Durante o jantar, conversaram bastante. Logo Marina estava à vontade. Só sentia por sua família não ser assim. Perderam a hora pro cinema. Solange levou-a para casa. Soube que Quiqui, era como Pedro a chamava quando pequenos.

– Não quer mesmo que eu fale com Valquiria, quando ela ligar? – Solange se compadeceu.

– Não, não quero. Prefiro que ela resolva um dia se quer falar comigo.

– Ela não sabe o que você sente. – A amiga insistiu.

– Ela não sabe que decisão eu tomaria agora, mas o que eu sinto, ela sempre soube. – Marina respondeu.

– Você é que sabe.

Algum tempo depois, Solange ligou no escritório, coisa que não costumava fazer. Era uma quinta-feira.

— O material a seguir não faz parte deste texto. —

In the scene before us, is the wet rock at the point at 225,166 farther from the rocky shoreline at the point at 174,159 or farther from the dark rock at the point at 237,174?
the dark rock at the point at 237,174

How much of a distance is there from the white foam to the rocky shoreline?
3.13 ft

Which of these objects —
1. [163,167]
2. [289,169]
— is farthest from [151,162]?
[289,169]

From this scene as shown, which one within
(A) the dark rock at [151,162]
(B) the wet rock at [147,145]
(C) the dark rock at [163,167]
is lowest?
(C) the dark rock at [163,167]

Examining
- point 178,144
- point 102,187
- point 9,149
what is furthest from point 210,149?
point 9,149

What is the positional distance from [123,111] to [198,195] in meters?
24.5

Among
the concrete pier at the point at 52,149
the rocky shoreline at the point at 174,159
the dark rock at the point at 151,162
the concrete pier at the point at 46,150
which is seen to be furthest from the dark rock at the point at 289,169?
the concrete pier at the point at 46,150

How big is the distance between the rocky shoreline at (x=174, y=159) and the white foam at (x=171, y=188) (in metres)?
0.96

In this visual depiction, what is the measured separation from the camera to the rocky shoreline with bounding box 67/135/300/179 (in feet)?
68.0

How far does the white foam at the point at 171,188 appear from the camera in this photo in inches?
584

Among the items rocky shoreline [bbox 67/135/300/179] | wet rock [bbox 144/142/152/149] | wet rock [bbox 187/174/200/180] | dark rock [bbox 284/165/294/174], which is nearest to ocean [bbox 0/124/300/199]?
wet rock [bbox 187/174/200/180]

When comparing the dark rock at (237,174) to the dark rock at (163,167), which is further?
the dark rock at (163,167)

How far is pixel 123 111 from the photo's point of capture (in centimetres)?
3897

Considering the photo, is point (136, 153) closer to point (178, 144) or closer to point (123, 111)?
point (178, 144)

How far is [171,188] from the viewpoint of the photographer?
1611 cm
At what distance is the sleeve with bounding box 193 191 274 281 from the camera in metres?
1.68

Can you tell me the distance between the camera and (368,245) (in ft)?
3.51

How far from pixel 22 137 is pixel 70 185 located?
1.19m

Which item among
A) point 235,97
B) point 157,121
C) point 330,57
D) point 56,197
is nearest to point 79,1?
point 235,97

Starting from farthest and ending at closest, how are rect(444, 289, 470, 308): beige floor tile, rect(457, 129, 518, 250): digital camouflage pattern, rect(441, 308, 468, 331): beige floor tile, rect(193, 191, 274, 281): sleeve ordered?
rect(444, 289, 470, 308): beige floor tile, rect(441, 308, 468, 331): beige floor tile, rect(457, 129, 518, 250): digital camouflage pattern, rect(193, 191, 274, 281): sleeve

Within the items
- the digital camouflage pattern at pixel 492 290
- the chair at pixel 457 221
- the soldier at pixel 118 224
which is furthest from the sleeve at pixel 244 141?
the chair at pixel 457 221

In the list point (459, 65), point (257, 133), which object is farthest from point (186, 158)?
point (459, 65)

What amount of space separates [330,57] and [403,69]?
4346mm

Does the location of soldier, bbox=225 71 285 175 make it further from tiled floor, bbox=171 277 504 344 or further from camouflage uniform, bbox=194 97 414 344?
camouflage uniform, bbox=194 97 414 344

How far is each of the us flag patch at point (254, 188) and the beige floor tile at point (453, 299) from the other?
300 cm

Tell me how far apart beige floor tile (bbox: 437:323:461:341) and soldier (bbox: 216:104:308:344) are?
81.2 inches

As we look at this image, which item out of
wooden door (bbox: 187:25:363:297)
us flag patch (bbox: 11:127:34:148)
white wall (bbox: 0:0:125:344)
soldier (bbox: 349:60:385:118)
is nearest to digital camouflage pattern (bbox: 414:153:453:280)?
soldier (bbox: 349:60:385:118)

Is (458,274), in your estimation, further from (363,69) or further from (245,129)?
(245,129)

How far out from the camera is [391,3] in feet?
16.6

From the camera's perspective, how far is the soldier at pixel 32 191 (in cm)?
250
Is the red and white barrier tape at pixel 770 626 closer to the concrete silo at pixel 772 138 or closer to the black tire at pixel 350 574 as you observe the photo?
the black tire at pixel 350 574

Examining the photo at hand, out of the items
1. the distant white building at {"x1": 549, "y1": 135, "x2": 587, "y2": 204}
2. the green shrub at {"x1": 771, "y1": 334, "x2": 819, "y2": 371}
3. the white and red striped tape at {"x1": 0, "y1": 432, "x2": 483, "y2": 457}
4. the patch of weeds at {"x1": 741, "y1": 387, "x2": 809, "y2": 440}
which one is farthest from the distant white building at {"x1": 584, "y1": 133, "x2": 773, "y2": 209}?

– O que foi, algum problema? – Marina se preocupou.

– Tá na hora de você fazer alguma coisa. Valquiria ligou, como já ultrapassou dez meses e já vai acabar seu tempo de contrato, tem que optar, se fica ou volta. Está pensando em mais um ano.

Houve um breve silêncio. 

-Marina, você está aí? – Solange perguntou.

– Não vou aguentar, Solange. Vou pensar. Obrigada. 

No sábado foi almoçar com sua família. Observou-os. Tudo muito educado e muito vazio. Conversara com seu pai e confirmara que ele realmente, há alguns anos, tinha outra mulher e que tinha uma filha de 10 anos com ela. Marina era a única da família que sabia e que as conhecera. Gostava muito da menina, e simpatizava com a mulher, que realmente amava seu pai. Sua mãe vivia em um mundo à parte. Os irmãos, um casal, só se interessavam por coisas que lhes dessem prazer ou lucro. O irmão estava no segundo casamento; a irmã, divorciada, tinha seus namorados. Dois filhos cada. Não estavam presentes. Resolveu dar um basta em tanta frivolidade.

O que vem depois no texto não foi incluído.